Tramonto occidentale: evoluzioni
La Prima guerra mondiale decretò la scomparsa tanto di un’idea illusa della guerra, affrescata da vezzeggiativi avventurosi e ispirata a romanticherie mondane, quanto di un eroismo romanzato in scenari esotici; al contrario verificò l’impotenza umana di fronte alla tecnica, l’insensatezza dell’esistenza di fronte al mostruoso, al dilaniante.
Le trincee, i corpi ammassati e smembrati nel fango non concepivano una sopravvivenza, una ricompensa. Di fronte all’ignoto, di fronte all’incedere accecato del progresso, l’uomo camminava verso il precipizio privo di promesse, di aspettative e di fede.
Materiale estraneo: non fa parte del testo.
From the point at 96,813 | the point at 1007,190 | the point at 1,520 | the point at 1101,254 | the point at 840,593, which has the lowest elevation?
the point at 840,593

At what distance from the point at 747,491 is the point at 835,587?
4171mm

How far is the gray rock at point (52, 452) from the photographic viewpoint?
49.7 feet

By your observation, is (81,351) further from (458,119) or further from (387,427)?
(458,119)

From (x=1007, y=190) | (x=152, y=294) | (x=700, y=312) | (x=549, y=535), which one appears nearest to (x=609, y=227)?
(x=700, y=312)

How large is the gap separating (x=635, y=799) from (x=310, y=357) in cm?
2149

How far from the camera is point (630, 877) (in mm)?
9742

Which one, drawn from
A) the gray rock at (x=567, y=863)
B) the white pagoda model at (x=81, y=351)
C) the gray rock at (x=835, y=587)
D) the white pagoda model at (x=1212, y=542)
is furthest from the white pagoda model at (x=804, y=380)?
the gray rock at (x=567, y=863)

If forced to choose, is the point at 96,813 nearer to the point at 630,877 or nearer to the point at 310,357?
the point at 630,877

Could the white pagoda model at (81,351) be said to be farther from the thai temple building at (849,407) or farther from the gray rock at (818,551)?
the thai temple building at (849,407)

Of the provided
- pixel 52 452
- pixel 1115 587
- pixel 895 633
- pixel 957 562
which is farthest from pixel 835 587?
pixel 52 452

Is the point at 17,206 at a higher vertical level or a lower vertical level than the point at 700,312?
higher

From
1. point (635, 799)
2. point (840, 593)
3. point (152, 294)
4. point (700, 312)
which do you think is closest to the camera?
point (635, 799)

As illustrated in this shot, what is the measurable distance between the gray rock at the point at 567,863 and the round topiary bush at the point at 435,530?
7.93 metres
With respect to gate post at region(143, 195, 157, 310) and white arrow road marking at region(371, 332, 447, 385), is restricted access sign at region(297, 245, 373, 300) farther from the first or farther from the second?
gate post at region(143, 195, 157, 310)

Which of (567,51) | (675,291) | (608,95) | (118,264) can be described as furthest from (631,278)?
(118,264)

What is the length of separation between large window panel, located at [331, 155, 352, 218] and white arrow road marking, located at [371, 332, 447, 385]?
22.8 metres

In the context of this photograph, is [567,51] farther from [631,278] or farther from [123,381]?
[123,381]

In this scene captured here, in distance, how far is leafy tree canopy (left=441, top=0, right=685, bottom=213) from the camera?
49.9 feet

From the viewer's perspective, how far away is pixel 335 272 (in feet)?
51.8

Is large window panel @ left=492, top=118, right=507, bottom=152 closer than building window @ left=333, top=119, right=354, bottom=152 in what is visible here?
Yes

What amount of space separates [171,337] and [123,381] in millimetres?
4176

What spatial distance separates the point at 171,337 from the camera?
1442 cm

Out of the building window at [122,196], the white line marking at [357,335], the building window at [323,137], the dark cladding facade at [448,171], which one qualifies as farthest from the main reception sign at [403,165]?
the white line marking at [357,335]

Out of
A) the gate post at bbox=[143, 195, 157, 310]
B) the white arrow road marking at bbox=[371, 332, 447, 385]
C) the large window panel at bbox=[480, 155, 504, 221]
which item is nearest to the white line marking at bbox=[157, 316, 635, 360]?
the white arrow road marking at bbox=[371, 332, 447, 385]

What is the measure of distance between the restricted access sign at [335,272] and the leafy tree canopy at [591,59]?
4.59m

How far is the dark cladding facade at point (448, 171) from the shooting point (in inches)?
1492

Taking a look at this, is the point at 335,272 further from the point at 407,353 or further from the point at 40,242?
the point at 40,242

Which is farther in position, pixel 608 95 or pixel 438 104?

I militi erano decomposti nel non avere nomi, visi, unicità e storie personali. Sarebbero stati componentistica industriale da depositare, una volta arrugginita, nella terra di nessuno. Per questo si è celebrato, da quel momento in poi, l’ignoto caduto.
La Seconda guerra mondiale ha concepito l’annientamento di ogni singolo essere umano. Uno per uno e uno alla volta per ricomprendere poi tutta l’umanità. Ha reso quest’idea possibile, a portata di mano.
Il peso della tecnica e l’organizzazione razionalista dell’industria hanno trasformato, già da allora, i soldati in bracci robotici. Una leva e un pulsante avrebbero potuto incendiare Dresda per veder correre migliaia di torce umane, carbonizzare in un sol istante Hiroshima, gassare milioni di costole nude, già essiccate prima di sgretolare al suolo. Come ben chiarito da Sebald fu “forma pianificata della distruzione incapace di giustificare il principio di speranza”.
Un certo silenzio intimidito di fronte all’umiliazione umana scaturita dai due conflitti fu terapeutico. Un silenzio di consapevolezza afflitta, di coscienza collettiva infartuata; la guerra diveniva fredda, rarefatta, ospedalizzata. La memoria non si poteva arricchire di racconti, di vicissitudini. I ricordi incancrenivano il presente ma allontanavano nel superstizioso o nel fantascientifico la drammaturgia sulla fine dell’umanità.
Il virtuale ha riscoperto l’attualità del tema. Tutto è possibile nella confusione allucinata del gaming. Il digitale ha reso il nichilismo indifferente e inconsapevole della lacerazione fisica, dei brandelli di carne strappati dalle ossa.
Il silenzio si è rovesciato nel rumore presuntuoso dei suoni digitali, della comunicazione cattedratica, pedante e vertiginosa. Quel brusio incontrollato di voci, mai stanche di ripetersi, indica un voler sopravvivere del tutto incorporeo, illuso e velleitario. Un riflesso condizionato mortifero.
L’orrore della Terza guerra mondiale comporterà stupefazione e impreparazione generale nel rapportarsi al reale. Scoprire che si vorrà sfuggire anche al dolore corporeo più lancinante ma non possedere più la larghezza di vedute per sopportarne gli spasimi. Così l’Occidente procede, tracotante e vanaglorioso, al valico del proprio tramonto.